- _Quellenauszug_

Hast du das erst nach 8 Stunden festgestellt? 😉


----------



## LOX-TT (20. Juli 2022)

da schau ich mir lieber nochmal die 3 Animations-Filme (Degeneration, Damnation und noch was) die waren ganz unterhaltsam. Die Real-Filme fand ich alle so lala bis furchtbar


----------



## Uatu (21. Juli 2022)

Rochus schrieb:


> Ich habe ungefähr in der Mitte der ersten Folge abgeschalten, da mich die Serie nicht gepackt hat. Dass man auch gute und spannende Zombie-Serien machen kann, beweist "All of Us Are Dead" und selbstverständlich "The Walking Dead".


Die erste Staffel Walking dead war super. Als der ursprüngliche Show Runner ausgestiegen ist hat die Serie sehr an Qualität verloren. Nach der 2. Staffel hatte ich genug


----------



## Pyronius (21. Juli 2022)

Ich habe mir diesen Müll dank Erkrankung auch angetan und kann nur zu 100% zustimmen, wobei Herr Dörre noch viel zu nett bei seine berechtigten Kritik ist. Tatsächlich ist nur Lance Reddick der ganz winzige Lichtblick dort. Was dort abgespult wird an Story und Leistung ist tatsächlich unerträglich und auch echt frech.


----------



## Raubhamster (21. Juli 2022)

Danke für die Zusammenfassung! Interessiert wo das ganze hinführt hat es mich schon, aber ich hatte nach der zweiten Folge keine Lust mehr es anzuschauen. 

Ich hatte zuvor alle alten Filme und den neuen Film angeschaut und irgendwie die Hoffnung, dass jemand die Sache mal ernster inszeniert. 

Es gibt doch noch diverse animierte Resi Filme. Einen davon hatte ich gesehen und der war gar nicht schlecht. Habe leider den Namen vergessen. Welche Animierten lohnen sich?


----------



## LOX-TT (21. Juli 2022)

- _Auflistung_
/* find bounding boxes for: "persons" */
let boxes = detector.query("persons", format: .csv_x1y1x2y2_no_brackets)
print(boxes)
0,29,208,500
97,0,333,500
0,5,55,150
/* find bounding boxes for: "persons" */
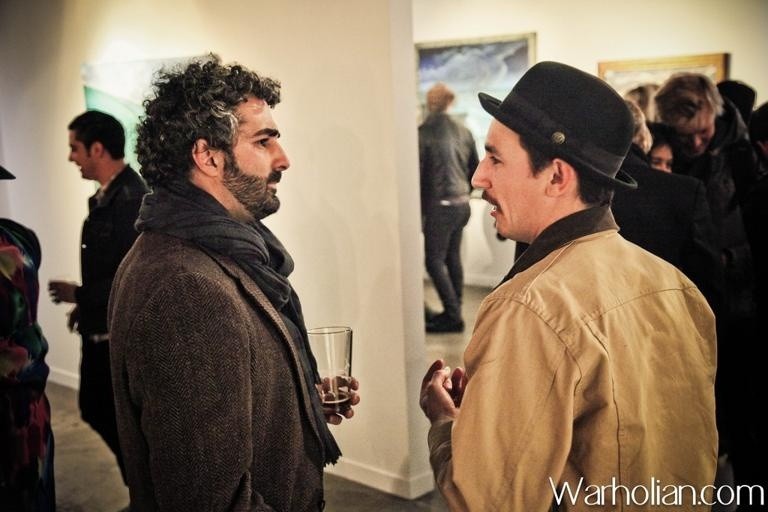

- _Kurze Übung_
Schreibe den Forenauszug über die Zombie-Serie über sein Ende hinaus weiter. Das Material steht in keinem Zusammenhang mit dem Forenauszug.

- _Antwort_
Raubhamster schrieb:


> Es gibt doch noch diverse animierte Resi Filme. Einen davon hatte ich gesehen und der war gar nicht schlecht. Habe leider den Namen vergessen. Welche Animierten lohnen sich?


Degeneration und Damnation sind ganz cool, den 3. hab ich noch nicht gesehen


----------



## OldShatterhand (21. Juli 2022)

LOX-TT schrieb:


> Degeneration und Damnation sind ganz cool, den 3. hab ich noch nicht gesehen


Falls es interessiert, meine Meinung dazu steht hier:


			https://forum.pcgames.de/threads/welchen-film-habt-ihr-zuletzt-gesehen.8065905/post-10126488


----------



## Knusperferkel (21. Juli 2022)

s1ro schrieb:


> .Auf die Spiele wurde so gut wie gar nicht eingegangen. Da wurden einfach nur ein paar Namen übernommen.
> Im Grunde ein Familiendrama mit Zombies.
> 1,5 von 5


Nah, da waren schon ein paar Insider drin, mit denen die "echten" Fans getriggert werden sollen. Beispielsweise die Mondscheinsonate am Klavier, welche die versteckte Klappe öffnet (Resident Evil 1). Oder in einer Szene ganz subtil und nicht im Fokus des Geschehens, aber trotzdem groß und deutlich sichtbar, eine alte Schreibmaschine des Typs, wie er in den Spielen zum Speichern vorkommt. Oder das mutierte Krokodil als Pendant zum Krokodil in der Kanalisation bei der Leon-Kampagne von Resident Evil 2. Aber irgendwie hat das auch nicht so recht geholfen, warm mit der Serie zu werden.

Ich fände eine reine Eins-zu-Eins-Verfilmung eines Resi-Spiels ehrlich gesagt stinkelangweilig. Das wäre für mich nichts Neues, sondern einfach ein nicht interaktives Spiel aus einer anderen Perspektive. Neuansätze sind herzlich willkommen. Aber, was hier bei der Serie gemacht wurde, ist wieder ein Chaos, welches dergleichen sucht. Alles Mögliche aus vielen Teilen der Spielereihe wurde in einen Topf geworfen und einfach mit absurden neuen Ideen ordentlich durchgerührt. Dabei ist für mich weder Fisch noch Fleisch herausgekommen.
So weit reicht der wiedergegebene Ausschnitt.